A different set of skills and tools are often used for improving data quality after it has been measured. A good Data Quality Analyst tends to exhibit a mix of skills typically found in Data Analysts, Data Scientists and Business Analysts amongst others. At a strategic level a good understanding of corporate culture, architecture, technology and other factors is often important.  However a number of essential technical skills are also required when dealing with the data itself. These include parsing, standardising, record linkage/matching, data scrubbing/cleansing, data profiling and data auditing/monitoring. These skills are often extensively used when conducting projects such as data migrations where data quality improvements need to be achieved in tight timescales.

Parsing

Parsing is the process of analysing data and determining if a string of data conforms to one or few main patterns. Parsing is fairly easy to automate if a dataset has a recognisable or predictable format.

Standardising

When the main formats are recognised and parsing is complete the next step is to standardise the dataset. This is done by correcting the data in a pre-defined way that is consistent and clear throughout the whole dataset.

Record linkage/matching

Record linkage or matching describes a process of identifying and linking duplicate records that refer to the same real world entity, but may not be completely identical in the datasets. For instance having the same product entered as “Leather chair – black” and “Chair, Blk. – Leather”.

Data scrubbing/cleansing

Describes the process of amending or removing data that is incorrect, incomplete, improperly formatted and or duplicated. Typically a software tool uses rules and algorithms to amend specific types of mistakes saving the data quality professional a significant amount of time.

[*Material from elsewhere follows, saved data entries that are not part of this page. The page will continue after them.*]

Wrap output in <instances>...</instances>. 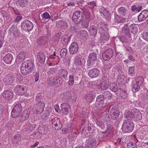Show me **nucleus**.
Returning <instances> with one entry per match:
<instances>
[{
    "label": "nucleus",
    "mask_w": 148,
    "mask_h": 148,
    "mask_svg": "<svg viewBox=\"0 0 148 148\" xmlns=\"http://www.w3.org/2000/svg\"><path fill=\"white\" fill-rule=\"evenodd\" d=\"M100 41L103 43L106 42L109 39V36L107 32L101 33Z\"/></svg>",
    "instance_id": "a878e982"
},
{
    "label": "nucleus",
    "mask_w": 148,
    "mask_h": 148,
    "mask_svg": "<svg viewBox=\"0 0 148 148\" xmlns=\"http://www.w3.org/2000/svg\"><path fill=\"white\" fill-rule=\"evenodd\" d=\"M121 17L120 16H119L116 14L115 15L114 17V20L116 22H117V23H120V18Z\"/></svg>",
    "instance_id": "69168bd1"
},
{
    "label": "nucleus",
    "mask_w": 148,
    "mask_h": 148,
    "mask_svg": "<svg viewBox=\"0 0 148 148\" xmlns=\"http://www.w3.org/2000/svg\"><path fill=\"white\" fill-rule=\"evenodd\" d=\"M79 34L81 36L83 37L88 36V32L85 30H81L80 31Z\"/></svg>",
    "instance_id": "864d4df0"
},
{
    "label": "nucleus",
    "mask_w": 148,
    "mask_h": 148,
    "mask_svg": "<svg viewBox=\"0 0 148 148\" xmlns=\"http://www.w3.org/2000/svg\"><path fill=\"white\" fill-rule=\"evenodd\" d=\"M113 51L111 49H108L102 53L103 59L106 61L109 60L113 55Z\"/></svg>",
    "instance_id": "39448f33"
},
{
    "label": "nucleus",
    "mask_w": 148,
    "mask_h": 148,
    "mask_svg": "<svg viewBox=\"0 0 148 148\" xmlns=\"http://www.w3.org/2000/svg\"><path fill=\"white\" fill-rule=\"evenodd\" d=\"M140 85L136 83L134 84L133 85L132 90L133 92H136L140 89Z\"/></svg>",
    "instance_id": "79ce46f5"
},
{
    "label": "nucleus",
    "mask_w": 148,
    "mask_h": 148,
    "mask_svg": "<svg viewBox=\"0 0 148 148\" xmlns=\"http://www.w3.org/2000/svg\"><path fill=\"white\" fill-rule=\"evenodd\" d=\"M131 32L134 34L137 33L138 28L137 25L134 24H131L130 26Z\"/></svg>",
    "instance_id": "f704fd0d"
},
{
    "label": "nucleus",
    "mask_w": 148,
    "mask_h": 148,
    "mask_svg": "<svg viewBox=\"0 0 148 148\" xmlns=\"http://www.w3.org/2000/svg\"><path fill=\"white\" fill-rule=\"evenodd\" d=\"M33 26L32 24L30 21L26 20L22 23L21 28L23 30L30 31L33 28Z\"/></svg>",
    "instance_id": "0eeeda50"
},
{
    "label": "nucleus",
    "mask_w": 148,
    "mask_h": 148,
    "mask_svg": "<svg viewBox=\"0 0 148 148\" xmlns=\"http://www.w3.org/2000/svg\"><path fill=\"white\" fill-rule=\"evenodd\" d=\"M59 22L62 28L64 29L67 28L68 25L66 22L60 21H59Z\"/></svg>",
    "instance_id": "3c124183"
},
{
    "label": "nucleus",
    "mask_w": 148,
    "mask_h": 148,
    "mask_svg": "<svg viewBox=\"0 0 148 148\" xmlns=\"http://www.w3.org/2000/svg\"><path fill=\"white\" fill-rule=\"evenodd\" d=\"M104 95L106 97V98H107L108 99H110L111 96V94L110 92L108 91H106L104 92L103 93Z\"/></svg>",
    "instance_id": "052dcab7"
},
{
    "label": "nucleus",
    "mask_w": 148,
    "mask_h": 148,
    "mask_svg": "<svg viewBox=\"0 0 148 148\" xmlns=\"http://www.w3.org/2000/svg\"><path fill=\"white\" fill-rule=\"evenodd\" d=\"M13 58V57L11 54L8 53L5 56L4 58V60L5 63L10 64Z\"/></svg>",
    "instance_id": "cd10ccee"
},
{
    "label": "nucleus",
    "mask_w": 148,
    "mask_h": 148,
    "mask_svg": "<svg viewBox=\"0 0 148 148\" xmlns=\"http://www.w3.org/2000/svg\"><path fill=\"white\" fill-rule=\"evenodd\" d=\"M53 77L54 82L55 86H57L58 84H60L61 81L62 80V78L59 76H56Z\"/></svg>",
    "instance_id": "473e14b6"
},
{
    "label": "nucleus",
    "mask_w": 148,
    "mask_h": 148,
    "mask_svg": "<svg viewBox=\"0 0 148 148\" xmlns=\"http://www.w3.org/2000/svg\"><path fill=\"white\" fill-rule=\"evenodd\" d=\"M100 73L99 70L94 68L90 70L88 74L90 77L95 78L97 77L100 74Z\"/></svg>",
    "instance_id": "dca6fc26"
},
{
    "label": "nucleus",
    "mask_w": 148,
    "mask_h": 148,
    "mask_svg": "<svg viewBox=\"0 0 148 148\" xmlns=\"http://www.w3.org/2000/svg\"><path fill=\"white\" fill-rule=\"evenodd\" d=\"M74 64L78 67H83L86 61L84 59L82 58L80 55L75 56L74 60Z\"/></svg>",
    "instance_id": "20e7f679"
},
{
    "label": "nucleus",
    "mask_w": 148,
    "mask_h": 148,
    "mask_svg": "<svg viewBox=\"0 0 148 148\" xmlns=\"http://www.w3.org/2000/svg\"><path fill=\"white\" fill-rule=\"evenodd\" d=\"M25 56L26 54L24 52H21L17 56L16 59V62H18L19 63L23 61L25 58Z\"/></svg>",
    "instance_id": "5701e85b"
},
{
    "label": "nucleus",
    "mask_w": 148,
    "mask_h": 148,
    "mask_svg": "<svg viewBox=\"0 0 148 148\" xmlns=\"http://www.w3.org/2000/svg\"><path fill=\"white\" fill-rule=\"evenodd\" d=\"M98 27L100 33L107 32V28L106 24L103 22H101L98 25Z\"/></svg>",
    "instance_id": "6ab92c4d"
},
{
    "label": "nucleus",
    "mask_w": 148,
    "mask_h": 148,
    "mask_svg": "<svg viewBox=\"0 0 148 148\" xmlns=\"http://www.w3.org/2000/svg\"><path fill=\"white\" fill-rule=\"evenodd\" d=\"M14 91L17 94L19 95H23L26 92L24 87L21 85L16 86L14 88Z\"/></svg>",
    "instance_id": "4468645a"
},
{
    "label": "nucleus",
    "mask_w": 148,
    "mask_h": 148,
    "mask_svg": "<svg viewBox=\"0 0 148 148\" xmlns=\"http://www.w3.org/2000/svg\"><path fill=\"white\" fill-rule=\"evenodd\" d=\"M107 129L105 131L102 132L103 134H105L108 132L112 128V125L111 123L110 122H108L107 123Z\"/></svg>",
    "instance_id": "a19ab883"
},
{
    "label": "nucleus",
    "mask_w": 148,
    "mask_h": 148,
    "mask_svg": "<svg viewBox=\"0 0 148 148\" xmlns=\"http://www.w3.org/2000/svg\"><path fill=\"white\" fill-rule=\"evenodd\" d=\"M142 37L144 40L148 41V32L145 31L143 33Z\"/></svg>",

Data profiling, auditing and monitoring

Data profiling is the process of analysing and gathering information about the data. This information can be used for specific data quality metrics and help determine if the metadata accurately describes the source data. Data profiling is one of the main tools used for data auditing, it helps assessing the fit of data for a specific purpose, which then in turn ties in with long term data monitoring that helps prevent serious issues.

Hopefully the above article gives a flavour of some of the skills and techniques involved in Data Quality Management.